Wow. I can't believe I'm writing a blog. And a blog about depression at that. My husband, who is always thinking up money making ideas for me, suggested that I start a maternal depression blog awhile ago. Whenever I thought about it, I pictured a commercial for fibromyalgia medication I saw once. It was an old woman, and she tells us that she's going to read us a page from her, and I'm not kidding here, FIBROMYALGIA JOURNAL. And then she does. And she's all, "Oh the pain, so tender to the touch, yada yada yada."* Surely a blog about depression would be just as seemingly pathetic, boring, and self-indulgent. And what would I write that anyone would want to read?

"Today I'm sad."
"Today I'm so sad I just want to lay in bed all day."
"Why is life so hard?"
"Why me?"
"I wish I didn't have to get up today."



Then I read a book called The Ghost in the House by Tracy Thompson. Tracy Thompson is a woman who suffers from severe depression. In her book, she quotes from a bunch of women who are mothers and have depression, and as I read the book, I sobbed with relief at reading my own feelings put into words by other people. So maybe this blog will do the same thing for someone else. Or maybe it'll go viral and make me a million dollars. Not that I am web-savvy enough to understand what "going viral" means, or how going viral would translate into cold, hard, US currency being transferred to my checking account.

First, I want to issue a disclaimer. I think this is necessary because I certainly don't want people to think that I think my feelings or behavior are reasonable, normal, or excusable. Here is a list of the things I know for a fact make me a very, very, very lucky woman:

1) I am happily married to a wonderful man who puts up with all of my nonsense without complaint, bathes the baby every night, and AT LEAST twice a day asks me in a sweet tone of voice what he can do to help me.

2) I have a healthy, sweet, eerily compliant eight-year-old daughter.

3) I have a healthy, funny 1-year-old who sleeps through the night, takes 2 naps a day, and plays by herself on the floor for minutes at a time.

4) I am about 2 months pregnant with my 3rd child, and I have gotten pregnant all 3 times without any medical intervention. (In fact, with the 1st and 3rd, in spite of poorly executed birth control methods.)

5) My husband has a good job that allows me to stay at home with my kids, go to the doctor when I need to, get pedicures every once in a while, and order pizza when I don't feel like cooking.

6) I have wonderful parents who live close enough to babysit my kids whenever I ask, and who are constantly doing things for me like coming over and building shelves in my utility room (my dad) and recovering my dining room chairs (my mom).

So I get it people. I was recently flamed to a crisp on a message board for saying I was depressed, as if people think I don't get how lucky I am. Let me say one more time, loud and clear:

I GET IT.

This is why it's called crazy, people. There is no reason at all for me to be sad. I should wake up every morning with the birds chirping around my head. But I don't. I cry myself to sleep almost every night because the next day looms before me. I cringe when I hear my kids call me because I know they need something from me. I drag myself through every day counting the minutes until I can sleep again. The list goes on and on. I know it doesn't make sense, but I don't know how to fix it.

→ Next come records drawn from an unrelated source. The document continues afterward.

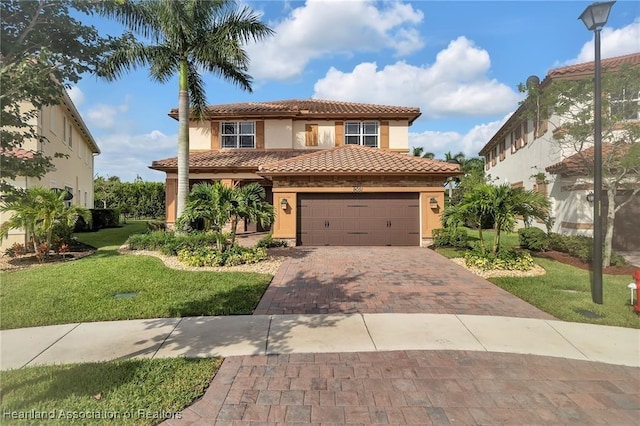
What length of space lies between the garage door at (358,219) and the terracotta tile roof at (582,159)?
18.9 ft

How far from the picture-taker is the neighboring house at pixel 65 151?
514 inches

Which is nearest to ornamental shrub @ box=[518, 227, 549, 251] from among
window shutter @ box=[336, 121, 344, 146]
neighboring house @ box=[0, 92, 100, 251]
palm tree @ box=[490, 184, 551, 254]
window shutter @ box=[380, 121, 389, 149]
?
palm tree @ box=[490, 184, 551, 254]

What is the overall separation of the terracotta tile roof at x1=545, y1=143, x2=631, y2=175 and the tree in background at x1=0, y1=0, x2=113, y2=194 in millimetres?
12163

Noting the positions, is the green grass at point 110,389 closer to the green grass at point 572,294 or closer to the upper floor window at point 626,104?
the green grass at point 572,294

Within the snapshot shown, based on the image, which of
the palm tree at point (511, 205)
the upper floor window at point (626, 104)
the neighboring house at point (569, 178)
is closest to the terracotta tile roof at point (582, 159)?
the neighboring house at point (569, 178)

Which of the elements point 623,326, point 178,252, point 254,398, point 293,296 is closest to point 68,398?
point 254,398

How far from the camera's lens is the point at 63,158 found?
45.9 ft

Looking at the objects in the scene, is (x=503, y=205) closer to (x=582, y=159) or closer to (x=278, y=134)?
(x=582, y=159)

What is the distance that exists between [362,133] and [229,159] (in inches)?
304

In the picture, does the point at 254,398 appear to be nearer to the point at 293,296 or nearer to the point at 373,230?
the point at 293,296

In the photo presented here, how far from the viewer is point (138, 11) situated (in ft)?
42.8

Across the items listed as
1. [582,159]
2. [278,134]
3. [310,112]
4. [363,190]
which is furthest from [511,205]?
[278,134]

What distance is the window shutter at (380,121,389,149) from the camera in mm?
19906

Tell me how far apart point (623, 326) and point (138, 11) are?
55.0 feet
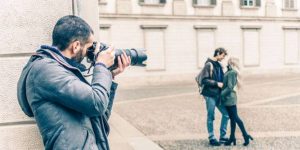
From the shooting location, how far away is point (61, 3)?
2.82 meters

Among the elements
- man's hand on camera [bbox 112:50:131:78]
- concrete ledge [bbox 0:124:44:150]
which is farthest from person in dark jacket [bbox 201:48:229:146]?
man's hand on camera [bbox 112:50:131:78]

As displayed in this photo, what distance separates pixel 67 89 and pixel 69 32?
0.30 meters

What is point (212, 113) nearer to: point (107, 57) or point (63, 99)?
point (107, 57)

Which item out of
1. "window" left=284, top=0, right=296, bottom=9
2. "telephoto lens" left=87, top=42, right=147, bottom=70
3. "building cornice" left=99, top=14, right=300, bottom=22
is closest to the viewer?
"telephoto lens" left=87, top=42, right=147, bottom=70

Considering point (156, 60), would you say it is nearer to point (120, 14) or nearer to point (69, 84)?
point (120, 14)

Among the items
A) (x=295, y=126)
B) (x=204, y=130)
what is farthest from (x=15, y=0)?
(x=295, y=126)

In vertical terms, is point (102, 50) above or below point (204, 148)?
above

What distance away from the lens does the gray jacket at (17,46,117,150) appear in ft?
6.12

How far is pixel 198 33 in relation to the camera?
22906mm

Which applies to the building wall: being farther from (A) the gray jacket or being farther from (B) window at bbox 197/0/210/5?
(A) the gray jacket

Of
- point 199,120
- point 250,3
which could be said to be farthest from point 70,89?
point 250,3

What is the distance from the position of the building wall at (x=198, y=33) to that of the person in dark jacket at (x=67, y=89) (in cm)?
1897

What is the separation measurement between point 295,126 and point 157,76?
44.7ft

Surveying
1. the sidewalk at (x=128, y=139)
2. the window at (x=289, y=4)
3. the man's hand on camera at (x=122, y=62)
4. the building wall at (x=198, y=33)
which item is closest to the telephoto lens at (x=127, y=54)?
the man's hand on camera at (x=122, y=62)
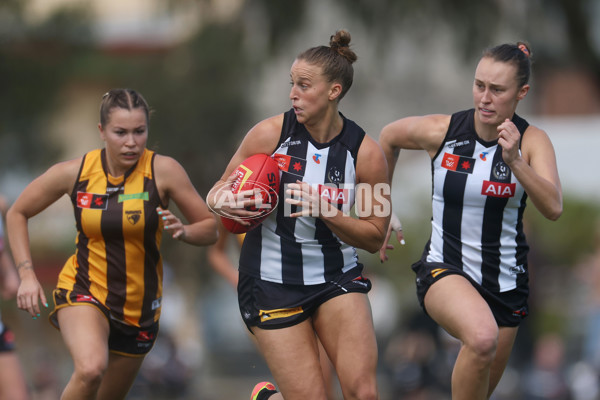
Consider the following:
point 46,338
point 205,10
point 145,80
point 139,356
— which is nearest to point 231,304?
point 46,338

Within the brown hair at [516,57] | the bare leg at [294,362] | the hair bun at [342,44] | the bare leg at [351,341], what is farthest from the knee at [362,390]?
the brown hair at [516,57]

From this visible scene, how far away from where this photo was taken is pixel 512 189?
5.66 metres

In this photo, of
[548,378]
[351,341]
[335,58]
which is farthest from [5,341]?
[548,378]

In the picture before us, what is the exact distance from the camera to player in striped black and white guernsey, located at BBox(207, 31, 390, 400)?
535 cm

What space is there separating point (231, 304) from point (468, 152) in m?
14.3

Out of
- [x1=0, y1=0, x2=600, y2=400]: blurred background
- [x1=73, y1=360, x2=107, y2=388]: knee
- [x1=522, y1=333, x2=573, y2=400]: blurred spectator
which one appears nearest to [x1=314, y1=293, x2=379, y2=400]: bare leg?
[x1=73, y1=360, x2=107, y2=388]: knee

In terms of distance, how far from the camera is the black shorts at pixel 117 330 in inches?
229

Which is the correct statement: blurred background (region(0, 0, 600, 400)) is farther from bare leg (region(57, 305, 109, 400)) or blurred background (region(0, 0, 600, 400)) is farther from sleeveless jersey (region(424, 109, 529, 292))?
bare leg (region(57, 305, 109, 400))

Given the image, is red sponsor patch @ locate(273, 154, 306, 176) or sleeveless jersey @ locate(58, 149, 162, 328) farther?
sleeveless jersey @ locate(58, 149, 162, 328)

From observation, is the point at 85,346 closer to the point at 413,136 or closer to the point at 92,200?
the point at 92,200

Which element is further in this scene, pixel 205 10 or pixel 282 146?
pixel 205 10

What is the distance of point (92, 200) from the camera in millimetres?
5883

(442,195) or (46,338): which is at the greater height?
(442,195)

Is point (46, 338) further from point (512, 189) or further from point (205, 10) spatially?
point (512, 189)
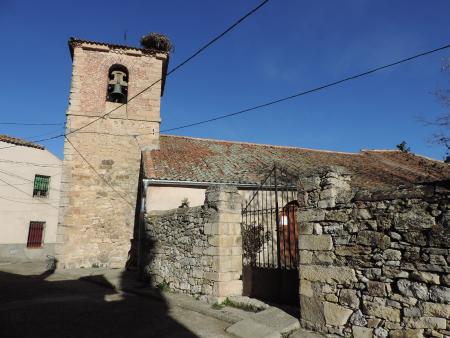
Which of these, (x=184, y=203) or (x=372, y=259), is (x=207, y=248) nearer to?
(x=372, y=259)

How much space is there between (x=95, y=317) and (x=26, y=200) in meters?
16.9

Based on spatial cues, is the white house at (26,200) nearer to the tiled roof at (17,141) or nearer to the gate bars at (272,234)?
the tiled roof at (17,141)

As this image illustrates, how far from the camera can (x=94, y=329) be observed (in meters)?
5.50

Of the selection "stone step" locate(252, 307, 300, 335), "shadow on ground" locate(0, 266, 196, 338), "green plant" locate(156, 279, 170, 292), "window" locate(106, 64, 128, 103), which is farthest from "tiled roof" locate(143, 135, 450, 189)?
"stone step" locate(252, 307, 300, 335)

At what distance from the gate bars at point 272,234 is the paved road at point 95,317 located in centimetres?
168

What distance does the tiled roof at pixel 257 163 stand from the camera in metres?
12.1

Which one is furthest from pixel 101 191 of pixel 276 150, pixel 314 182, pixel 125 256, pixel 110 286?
pixel 314 182

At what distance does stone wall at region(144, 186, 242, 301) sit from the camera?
687 centimetres

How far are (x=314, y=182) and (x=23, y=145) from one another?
822 inches

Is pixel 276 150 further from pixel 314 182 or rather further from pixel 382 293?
pixel 382 293

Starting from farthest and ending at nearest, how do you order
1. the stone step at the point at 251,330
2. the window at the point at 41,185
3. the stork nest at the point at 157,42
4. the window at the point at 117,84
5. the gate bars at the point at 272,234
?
the window at the point at 41,185 → the stork nest at the point at 157,42 → the window at the point at 117,84 → the gate bars at the point at 272,234 → the stone step at the point at 251,330

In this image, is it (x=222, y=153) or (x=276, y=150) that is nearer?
(x=222, y=153)

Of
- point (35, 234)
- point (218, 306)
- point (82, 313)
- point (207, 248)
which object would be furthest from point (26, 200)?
point (218, 306)

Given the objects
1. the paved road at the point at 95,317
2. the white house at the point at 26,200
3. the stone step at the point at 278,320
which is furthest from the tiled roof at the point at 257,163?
the white house at the point at 26,200
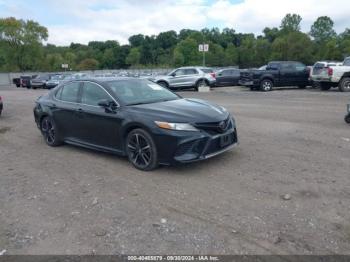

Hence the second reason for the blog. Today I called a mental health professional that was recommended to me by my midwife. This will be maybe the 5th or 6th time I have sought help from some form of mental health professional since I was about 18. Sometimes I've been on meds, sometimes it's just therapy. The end result has always been the same. I've never been sure what works and what doesn't. I'm hoping that by keeping a detailed account of my feelings I'll be able to objectively measure whether whatever I'm trying to do is working. Hope it works, and sorry in advance for all the writhing.


* For the record, I have nothing against people with fibromyalgia. I think it was mostly that the lady in this commercial really reminded me of a controlling, prissy art teacher I had in high school.